**Job**
Copy out, character for character, the lines below that run from the very first one through the line containing "the hair bun at [69,145] →". Include both of those end lines.

**Rows**
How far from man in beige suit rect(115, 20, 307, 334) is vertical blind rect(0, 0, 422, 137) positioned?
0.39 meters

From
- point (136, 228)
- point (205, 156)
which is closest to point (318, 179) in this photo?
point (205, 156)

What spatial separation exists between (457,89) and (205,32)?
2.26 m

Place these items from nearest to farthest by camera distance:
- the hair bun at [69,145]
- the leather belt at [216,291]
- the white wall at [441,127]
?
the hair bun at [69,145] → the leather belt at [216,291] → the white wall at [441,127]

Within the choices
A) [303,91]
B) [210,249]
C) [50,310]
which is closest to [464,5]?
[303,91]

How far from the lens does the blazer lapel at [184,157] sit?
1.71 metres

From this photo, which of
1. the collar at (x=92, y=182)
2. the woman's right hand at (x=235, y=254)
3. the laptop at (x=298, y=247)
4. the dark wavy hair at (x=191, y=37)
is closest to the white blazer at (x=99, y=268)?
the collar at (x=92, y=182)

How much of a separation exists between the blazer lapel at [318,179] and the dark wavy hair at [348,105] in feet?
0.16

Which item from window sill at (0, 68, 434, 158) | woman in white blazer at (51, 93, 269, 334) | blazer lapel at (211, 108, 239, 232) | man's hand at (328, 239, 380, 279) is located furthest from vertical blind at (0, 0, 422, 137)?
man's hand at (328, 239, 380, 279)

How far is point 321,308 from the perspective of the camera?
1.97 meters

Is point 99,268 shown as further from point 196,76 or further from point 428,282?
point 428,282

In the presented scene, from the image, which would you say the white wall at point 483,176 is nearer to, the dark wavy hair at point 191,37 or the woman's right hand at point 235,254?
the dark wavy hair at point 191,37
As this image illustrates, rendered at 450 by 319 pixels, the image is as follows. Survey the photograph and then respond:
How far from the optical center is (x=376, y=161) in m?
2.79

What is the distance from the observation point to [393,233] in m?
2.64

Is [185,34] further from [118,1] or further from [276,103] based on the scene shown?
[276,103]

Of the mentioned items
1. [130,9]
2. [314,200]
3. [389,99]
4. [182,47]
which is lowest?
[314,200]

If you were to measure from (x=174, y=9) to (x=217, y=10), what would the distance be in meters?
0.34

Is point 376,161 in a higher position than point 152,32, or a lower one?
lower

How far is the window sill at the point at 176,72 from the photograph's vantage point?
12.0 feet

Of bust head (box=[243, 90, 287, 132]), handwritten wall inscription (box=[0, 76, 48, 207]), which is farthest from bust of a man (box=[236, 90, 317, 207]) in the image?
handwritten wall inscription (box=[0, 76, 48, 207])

**Finished task**
How far from man in beige suit rect(115, 20, 307, 334) is vertical blind rect(0, 0, 422, 137) positioned?
0.39 meters

From
- point (136, 228)
- point (205, 156)
which is closest to point (318, 179) in this photo?
point (205, 156)

What spatial separation exists between (457,89) and (205,32)?
2.26 m

Place these items from nearest to farthest by camera distance:
- the hair bun at [69,145]
- the leather belt at [216,291]
- the white wall at [441,127]
?
the hair bun at [69,145] → the leather belt at [216,291] → the white wall at [441,127]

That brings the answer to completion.